FIG. 7 is a diagram illustrating a process of distinguishing between a layout having textual information and a layout having illustrative information according to an embodiment of the present disclosure. As described above, the learning support apparatus 100 may extract a first layout including an area in which textual information is located and/or a second layout including an area in which illustrative information is located from a problem image. In an embodiment, the learning support apparatus 100 may distinguish between textual information and illustrative information using a neural network model.
Specifically, the processor 210 may separately extract one or more layouts 322, 324, and 326 including an area of the problem image 320 in which each piece of information of a corresponding problem is located from the problem image 320 (710). The processor 210 may input each of the one or more layouts 322, 324, and 326 to a third neural network model 720. The third neural network model 720 may have been trained through machine learning to distinguish whether certain information is textual information or illustrative information. In other words, the third neural network model 720 may determine whether an image object in an input image is a mathematical expression, drawing, picture, table, or graph. The description of a neural network model has been provided above.
The processor 210 may classify each layout using information output from the third neural network model 720 as the one or more layouts 322, 324, and 326 are input to the third neural network model 720. In other words, the processor 210 may determine whether each layout is a layout having textual information (i.e., a first layout) or a layout having illustrative information (i.e., a second layout) (730).
In an embodiment, the third neural network model 720 may be stored in a server separately provided outside the learning support apparatus 100. In this case, the processor 210 may communicate with the server by controlling the transceiver 230, thereby inputting information to the third neural network model 720 and acquiring information output from the third neural network model 720.

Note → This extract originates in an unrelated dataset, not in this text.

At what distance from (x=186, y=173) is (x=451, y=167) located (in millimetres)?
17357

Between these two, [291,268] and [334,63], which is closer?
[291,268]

FIG. 8 is a flowchart illustrating a method 800 of supporting learning of a user which may be performed by the learning support apparatus 100 according to an embodiment of the present disclosure. The learning support method 800 according to the embodiment of the present disclosure may be a method implemented by a computer. In the flowchart shown in the drawing, operations of a method or algorithm according to the present disclosure are described in sequence. However, the operations may be performed not only in sequence but also in any order according to the present disclosure. Descriptions of the flowchart do not exclude alterations or modifications of the method or algorithm and do not mean that any operation is essential or preferable. In an embodiment, at least some operations may be performed in parallel, repeatedly, or heuristically. In an embodiment, at least some operations may be omitted, or another operation may be added.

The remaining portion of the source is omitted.